= Campaign Against Genocide Museum =

Museum in Rwanda

The Campaign Against Genocide Museum is one of the eight museums managed by the Rwanda Cultural Heritage Academy. It is housed in the Parliamentary building of Rwanda (the former Conseil National de Development) and was inaugurated in 2017 by Paul Kagame with an aim to showcase the history of Rwanda during the campaign against the genocide against the Tutsi.

| Some memorials of the 1994 Genocide against the Tutsi in Rwanda. |

== Background ==
The parliament building was chosen as the location for this museum because it housed 600 Rwanda Patriotic Army soldiers from December 1993 to 1994 as they were preparing for the formation of the Broad-Based Transitional Government and the National Transitional Assembly. Paul Kagame, the RPA Chairman of High Command, later, during the genocide against the Tutsi in Rwanda, ordered that the soldiers break out of their confinement to save thousands of Tutsi who were being killed.

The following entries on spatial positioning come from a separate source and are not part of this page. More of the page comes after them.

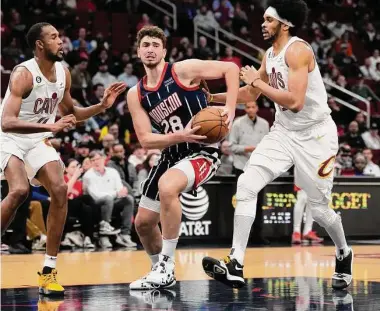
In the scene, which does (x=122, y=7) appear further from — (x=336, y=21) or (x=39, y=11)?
(x=336, y=21)

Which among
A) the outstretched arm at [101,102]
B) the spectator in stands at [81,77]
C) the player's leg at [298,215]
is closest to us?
the outstretched arm at [101,102]

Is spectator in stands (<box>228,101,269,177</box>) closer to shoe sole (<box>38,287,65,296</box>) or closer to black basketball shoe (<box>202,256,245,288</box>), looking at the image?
black basketball shoe (<box>202,256,245,288</box>)

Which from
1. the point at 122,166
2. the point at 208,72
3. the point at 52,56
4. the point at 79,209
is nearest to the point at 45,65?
the point at 52,56

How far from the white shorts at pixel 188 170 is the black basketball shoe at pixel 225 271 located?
0.63 m

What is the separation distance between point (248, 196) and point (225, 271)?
643 millimetres

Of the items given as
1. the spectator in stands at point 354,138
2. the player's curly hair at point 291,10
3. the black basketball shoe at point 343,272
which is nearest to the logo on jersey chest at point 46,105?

The museum opened on 4 July 2014.

== Features ==
The main focus of the Campaign Against Genocide Museum is how the campaign against the genocide was planned and executed by the Rwanda Patriotic Army. The museum also highlights the role of the RPA. One key object of the museum's collection is a machine gun used by RPA armies to dissuade Hutu forces from entering the parliament building.